Given request 1:
Please list every actor the movie review names in parentheses, along with the character each one plays.

Document segment:

Netflix is notorious for producing cheesy teen movies like “The Kissing Booth”, “The Perfect date”, and “To all the Boys I’ve Loved Before.” However, with its newest release “Tall Girl”, my standards have been lowered to a point I didn’t know was possible. The ridiculously confusing plot and it’s underdeveloped characters set an unprecedented level of lazy effort put into a Netflix original movie.

The main protagonist, Jodi (played by Ava Michelle) is a high school junior who happens to be the only tall girl attending her school, and possibly even her whole town. Her love life seems non-existent besides her male friend named Jack (Griffin Gluck), who is constantly flirting with her in creepy and unsettling ways. Jodi’s life is drastically changed when coincidentally, a handsome, Swedish foreign exchange student (who is the only other person Jodi  has ever met that is taller than her) named Stig (Luke Eisner) comes into her life like the “Prince Charming” he is portrayed as. The scenarios leading up to the plot are cliche and predictable, leaving me disappointed with its overly-exaggerated series of events and cringe-worthy dialogue. 

The beginning tells the whole plot of the movie: Jodi introduces herself as a high school junior who has a difficult life because of her height.

People who might be struggling with their body image will relate to Jodi in some ways, especially if they’re constantly being bullied for their insecurities. But in today’s modern world, there are plenty of other issues to worry about other than being a 6-foot tall high school student, and Netflix does a poor job trying to incorporate body positivity as one of its themes. Jodi never attempts to turn her life around by using her height as an advantage. Playing sports, for example, could help her deal with some self-deprecating issues she has buried inside or even attempting to model since she is conventionally a tall, hot blonde. But the fact that she never does anything worthy makes her a dislikable character. Later in the movie, it is revealed that she knows how to play the piano, but no longer does because of how embarrassed she has become of her height. She has no likable character traits which causes me to be disinterested in the movie to begin with. 

Stig, the foreign exchange student, is coincidentally living with Jack and tries to enchant Jodi into falling in love with him, despite him having a girlfriend named Kimmy who attends the same school. 

The rest of the movie follows a mindless love triangle between the three main characters all the while Jodi keeps getting made fun of because of her height. I mean, c’mon, Netflix, how many times can you use the same joke in a single movie? Nobody in the real world asks a tall people “How’s the weather like up there?” attempting to make fun of them. 

After some more cliche and head-banging moments in the movie, Stig is revealed as a player who does not care for Jodi’s well-being, and Jack is unveiled as her “true love” who has been there all along — another predictable plot twist. 

Senior, Victoria Culp had a few thoughts on the movie herself. “I mean it wasn’t bad I guess. I didn’t hate it but I also didn’t relate to it.” Being a 5 foot 10 inches isn’t the tallest for Victoria, but she certainly isn’t the shortest senior at North. 

“I honestly forget I am tall most of the time. Every once in a while I will be walking somewhere where I’m taller than everyone else, but for the most part, I forget.”

The Netflix original fails to encapsulate the life of a teenager struggling with her height with over-the-top, unrealistic screenplay, and while not being all that tall myself, I certainly didn’t find the movie emotionally moving or funny as intended.

Spatial reasoning records
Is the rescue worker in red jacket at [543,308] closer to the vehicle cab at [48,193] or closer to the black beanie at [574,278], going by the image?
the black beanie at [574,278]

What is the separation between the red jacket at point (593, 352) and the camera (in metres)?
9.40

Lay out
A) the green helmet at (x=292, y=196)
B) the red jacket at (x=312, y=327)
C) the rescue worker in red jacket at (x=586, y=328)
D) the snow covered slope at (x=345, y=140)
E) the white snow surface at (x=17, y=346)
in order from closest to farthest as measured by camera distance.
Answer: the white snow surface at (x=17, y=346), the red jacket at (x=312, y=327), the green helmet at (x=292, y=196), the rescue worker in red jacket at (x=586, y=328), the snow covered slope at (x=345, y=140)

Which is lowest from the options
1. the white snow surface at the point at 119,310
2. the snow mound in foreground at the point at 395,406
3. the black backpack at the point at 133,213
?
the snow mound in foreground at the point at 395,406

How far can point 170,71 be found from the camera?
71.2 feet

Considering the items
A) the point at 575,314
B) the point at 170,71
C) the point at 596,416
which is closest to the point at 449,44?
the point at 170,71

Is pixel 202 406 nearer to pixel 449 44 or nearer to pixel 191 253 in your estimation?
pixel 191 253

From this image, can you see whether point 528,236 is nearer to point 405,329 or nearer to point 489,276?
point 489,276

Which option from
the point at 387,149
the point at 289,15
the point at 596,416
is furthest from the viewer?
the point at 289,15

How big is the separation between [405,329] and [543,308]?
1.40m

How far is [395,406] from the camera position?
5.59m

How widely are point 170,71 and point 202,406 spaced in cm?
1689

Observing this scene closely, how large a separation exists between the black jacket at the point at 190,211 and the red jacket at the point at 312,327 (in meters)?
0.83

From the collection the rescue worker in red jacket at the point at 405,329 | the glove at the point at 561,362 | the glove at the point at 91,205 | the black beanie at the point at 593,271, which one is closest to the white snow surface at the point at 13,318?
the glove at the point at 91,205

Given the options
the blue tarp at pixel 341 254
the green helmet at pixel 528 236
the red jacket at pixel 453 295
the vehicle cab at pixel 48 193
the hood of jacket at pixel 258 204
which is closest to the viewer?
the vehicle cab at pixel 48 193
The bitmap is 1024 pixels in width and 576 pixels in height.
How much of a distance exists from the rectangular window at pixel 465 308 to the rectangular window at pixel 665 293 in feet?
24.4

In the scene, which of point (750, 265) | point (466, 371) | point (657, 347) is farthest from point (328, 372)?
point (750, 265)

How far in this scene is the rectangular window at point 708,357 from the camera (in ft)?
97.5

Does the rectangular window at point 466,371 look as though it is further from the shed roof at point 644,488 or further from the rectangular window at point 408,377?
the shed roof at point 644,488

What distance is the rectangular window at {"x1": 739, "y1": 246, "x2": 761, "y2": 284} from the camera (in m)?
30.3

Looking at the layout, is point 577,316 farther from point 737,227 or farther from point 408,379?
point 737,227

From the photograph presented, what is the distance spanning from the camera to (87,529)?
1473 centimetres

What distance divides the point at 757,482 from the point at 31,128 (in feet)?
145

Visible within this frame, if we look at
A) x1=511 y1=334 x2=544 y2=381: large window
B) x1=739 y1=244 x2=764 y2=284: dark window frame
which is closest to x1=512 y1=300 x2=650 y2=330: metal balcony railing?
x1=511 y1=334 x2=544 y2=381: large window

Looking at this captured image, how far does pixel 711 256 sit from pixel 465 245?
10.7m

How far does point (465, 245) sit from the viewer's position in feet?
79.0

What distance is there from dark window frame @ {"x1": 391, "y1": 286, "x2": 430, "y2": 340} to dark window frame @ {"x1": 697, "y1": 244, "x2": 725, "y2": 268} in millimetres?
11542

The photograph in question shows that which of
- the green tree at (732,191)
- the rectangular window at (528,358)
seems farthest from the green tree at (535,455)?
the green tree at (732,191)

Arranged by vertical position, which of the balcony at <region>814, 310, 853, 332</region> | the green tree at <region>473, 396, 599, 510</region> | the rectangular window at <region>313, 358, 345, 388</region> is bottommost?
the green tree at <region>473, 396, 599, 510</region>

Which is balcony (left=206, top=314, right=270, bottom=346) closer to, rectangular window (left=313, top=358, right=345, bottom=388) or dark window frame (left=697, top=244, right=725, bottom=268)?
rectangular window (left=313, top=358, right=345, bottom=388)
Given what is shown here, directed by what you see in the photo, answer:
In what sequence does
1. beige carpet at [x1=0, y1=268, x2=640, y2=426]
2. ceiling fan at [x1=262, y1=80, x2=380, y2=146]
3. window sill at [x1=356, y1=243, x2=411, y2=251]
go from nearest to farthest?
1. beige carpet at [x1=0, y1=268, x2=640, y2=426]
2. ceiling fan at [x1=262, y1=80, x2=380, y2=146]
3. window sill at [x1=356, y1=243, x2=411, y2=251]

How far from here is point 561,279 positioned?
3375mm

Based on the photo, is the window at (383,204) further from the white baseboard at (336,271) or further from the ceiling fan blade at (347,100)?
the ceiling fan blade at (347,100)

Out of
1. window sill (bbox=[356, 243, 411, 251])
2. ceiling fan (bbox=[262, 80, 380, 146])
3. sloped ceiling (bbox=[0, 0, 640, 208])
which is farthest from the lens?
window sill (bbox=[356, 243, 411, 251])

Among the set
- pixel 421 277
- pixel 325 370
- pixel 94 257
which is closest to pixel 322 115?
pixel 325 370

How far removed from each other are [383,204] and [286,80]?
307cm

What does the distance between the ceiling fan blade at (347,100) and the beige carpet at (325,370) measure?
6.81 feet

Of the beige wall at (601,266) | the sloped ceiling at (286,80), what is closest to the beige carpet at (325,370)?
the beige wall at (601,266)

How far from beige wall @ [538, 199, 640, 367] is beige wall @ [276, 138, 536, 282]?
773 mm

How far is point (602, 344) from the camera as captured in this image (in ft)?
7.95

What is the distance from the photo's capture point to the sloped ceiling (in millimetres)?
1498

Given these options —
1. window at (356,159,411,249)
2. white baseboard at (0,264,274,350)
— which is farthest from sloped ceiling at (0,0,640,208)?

Given request 2:
Rewrite the rows starting at the line that contains "How far is point" and continuing through the last of the rows, changing "sloped ceiling" to "slanted ceiling" and keeping everything else the same.

Written reply 1:
Ava Michelle (Jodi), Griffin Gluck (Jack), Luke Eisner (Stig)

Written reply 2:
How far is point (602, 344) from the camera as captured in this image (in ft)?
7.95

What is the distance from the photo's capture point to the slanted ceiling (in millimetres)?
1498

Given these options —
1. window at (356,159,411,249)
2. white baseboard at (0,264,274,350)
— which is farthest from slanted ceiling at (0,0,640,208)?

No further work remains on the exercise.